■ Work task ■
Since the records include pictures, leave those out while you reproduce exactly and only the lines from the one containing "Katarzyna Pijarowska pochodzi" through the one containing "Umbau und Erweiterung", inclusive.
──────────
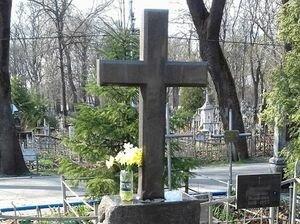 К столичному кладбищу начали массово съезжаться автомобили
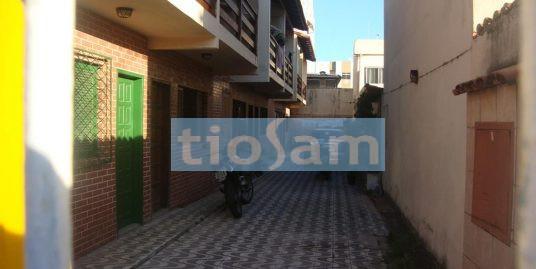 Casa duplex em condomínio fechado 2 quartos na Praia do Morro em Guarapari ES
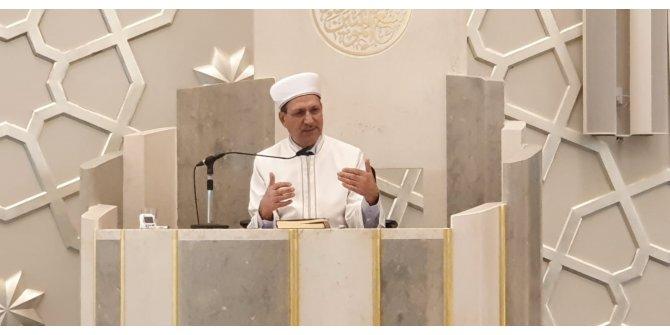 Avrupa'daki Müslümanlardan Mevlid Kandili coşkusu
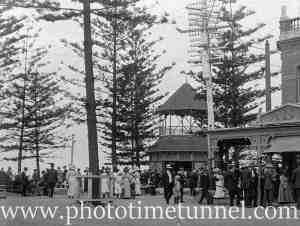 East end of the Corso, Manly, Sydney NSW, circa 1910.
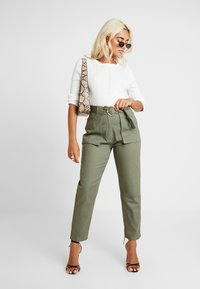 Missguided Petite - POCKET CIRCLE BELT CIGARETTE - Bukse - khaki - 1
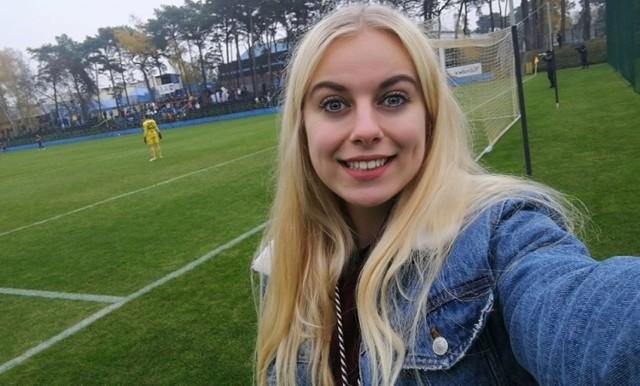 """<a href=""""/sport/regionalny-puchar-polski/"""" target=""""_blank""""><img src=""""https://d-wg.ppstatic.pl/k/r/p0/oa/lzx60o0k8g04cooooc0s0cgkkw0/belka-pp-1200-170-niebieska.4ij7q72i.jpg""""></img></a>  Katarzyna Pijarowska pochodzi z Łabiszyna, ale od kilku lat mieszka i studiuje w Bydgoszczy. Pasjonuje się fotografią, zdjęcia z wydarzeń sportowych zamieszcza na swoimi facebookowym fanpage'u """"Futbol z jajnikami"""" (obserwuje go 6,7 tys. osób). Większość galerii to mecze najniższych lig województwa kujawsko-pomorskiego.  - Nie widzę, by w ekstraklasie piłkarzom się chciało. W B-klasie walczą, zostawiają połamane nogi na boisku. I to wszystko bez pieniędzy, wręcz często sami płacą za swoją pasję. A w Ekstraklasie dostają pieniądze i odpuszczają - opowiada w rozmowie z portalem weszlo.com. W 2019 roku Katarzyna Pijarowska wzięła udział w 115 imprezach związanych w futbolem. Robiła zdjęcia m.in. z 8 meczów Totolotek Regionalnego Pucharu Polski. ZOBACZ ZDJĘCIA KASI I POZNAJ EMOCJE, KTÓRE TOWARZYSZYŁY JEJ PODCZAS OBSERWACJI SPOTKAŃ TOTOLOTEK REGIONALNEGO PUCHARU POLSKI >>>>>>>"""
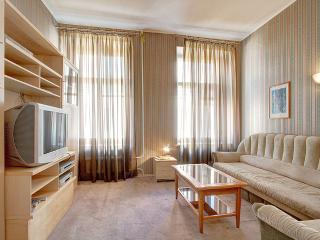 A budget apartment near The Russian Museum (2-4 people)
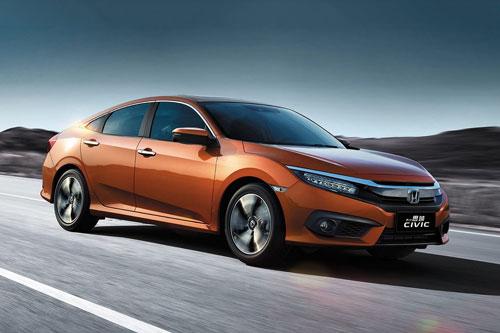 5. Honda Civic (doanh số: 26.240 chiếc).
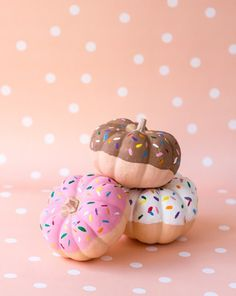 DIY no-carve pumpkin idea: They look like donuts!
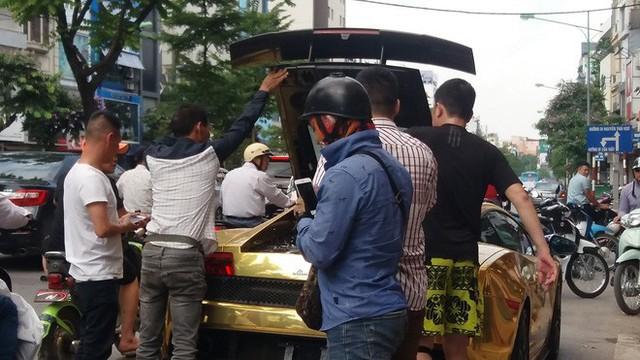 Hà Nội: Lamborghini bạc tỷ bốc khói nghi ngút giữa phố, người dân hiếu kỳ vây quanh - Ảnh 4.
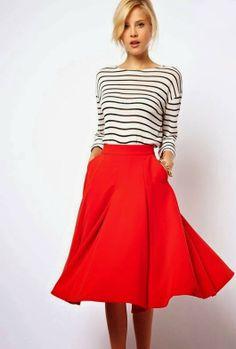 hou je rode rok maar voor de zomer, en dan met zo'n t-shirt?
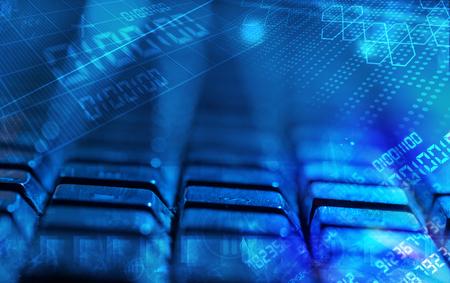 tecnolog�a informatica: Teclado de ordenador con c�digos brillantes, concepto de programaci�n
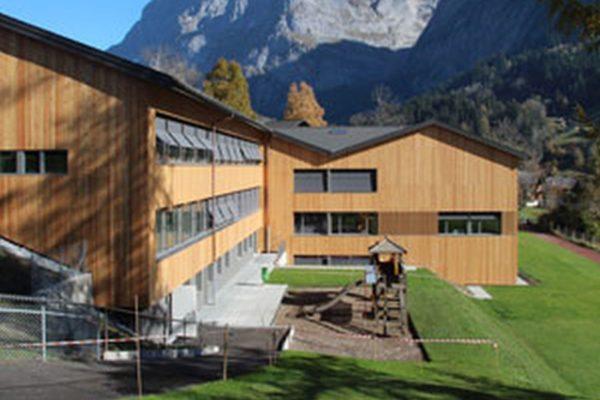 Umbau und Erweiterung Schulhaus Graben nach Minergie-Standard, Grindelwald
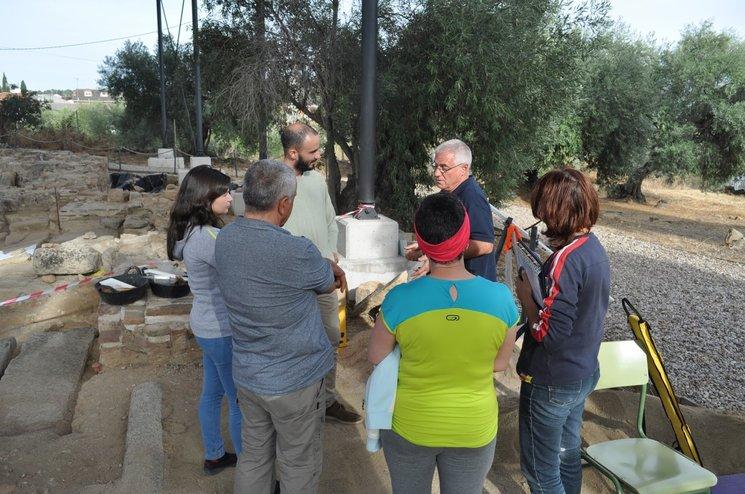 Alumnos durante el taller de Arqueología de Campo de la campaña 2016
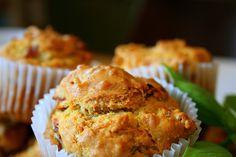 Muffiny wytrawne z suszonymi pomidorami i szynką | W kuchni bez dubli – blog kulinarny – Marieta Marecka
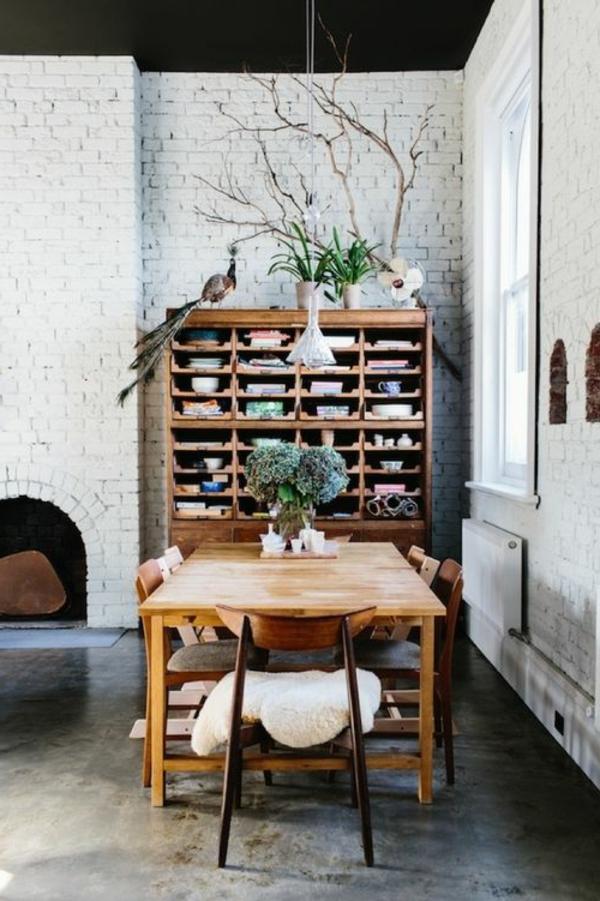esszimmer-ideen-landhausstil-esstisch-esszimmerstühle-vintage-design-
──────────
■ Exercise answer ■
 """<a href=""""/sport/regionalny-puchar-polski/"""" target=""""_blank""""><img src=""""https://d-wg.ppstatic.pl/k/r/p0/oa/lzx60o0k8g04cooooc0s0cgkkw0/belka-pp-1200-170-niebieska.4ij7q72i.jpg""""></img></a>  Katarzyna Pijarowska pochodzi z Łabiszyna, ale od kilku lat mieszka i studiuje w Bydgoszczy. Pasjonuje się fotografią, zdjęcia z wydarzeń sportowych zamieszcza na swoimi facebookowym fanpage'u """"Futbol z jajnikami"""" (obserwuje go 6,7 tys. osób). Większość galerii to mecze najniższych lig województwa kujawsko-pomorskiego.  - Nie widzę, by w ekstraklasie piłkarzom się chciało. W B-klasie walczą, zostawiają połamane nogi na boisku. I to wszystko bez pieniędzy, wręcz często sami płacą za swoją pasję. A w Ekstraklasie dostają pieniądze i odpuszczają - opowiada w rozmowie z portalem weszlo.com. W 2019 roku Katarzyna Pijarowska wzięła udział w 115 imprezach związanych w futbolem. Robiła zdjęcia m.in. z 8 meczów Totolotek Regionalnego Pucharu Polski. ZOBACZ ZDJĘCIA KASI I POZNAJ EMOCJE, KTÓRE TOWARZYSZYŁY JEJ PODCZAS OBSERWACJI SPOTKAŃ TOTOLOTEK REGIONALNEGO PUCHARU POLSKI >>>>>>>"""
 A budget apartment near The Russian Museum (2-4 people)
 5. Honda Civic (doanh số: 26.240 chiếc).
 DIY no-carve pumpkin idea: They look like donuts!
 Hà Nội: Lamborghini bạc tỷ bốc khói nghi ngút giữa phố, người dân hiếu kỳ vây quanh - Ảnh 4.
 hou je rode rok maar voor de zomer, en dan met zo'n t-shirt?
 tecnolog�a informatica: Teclado de ordenador con c�digos brillantes, concepto de programaci�n
 Umbau und Erweiterung Schulhaus Graben nach Minergie-Standard, Grindelwald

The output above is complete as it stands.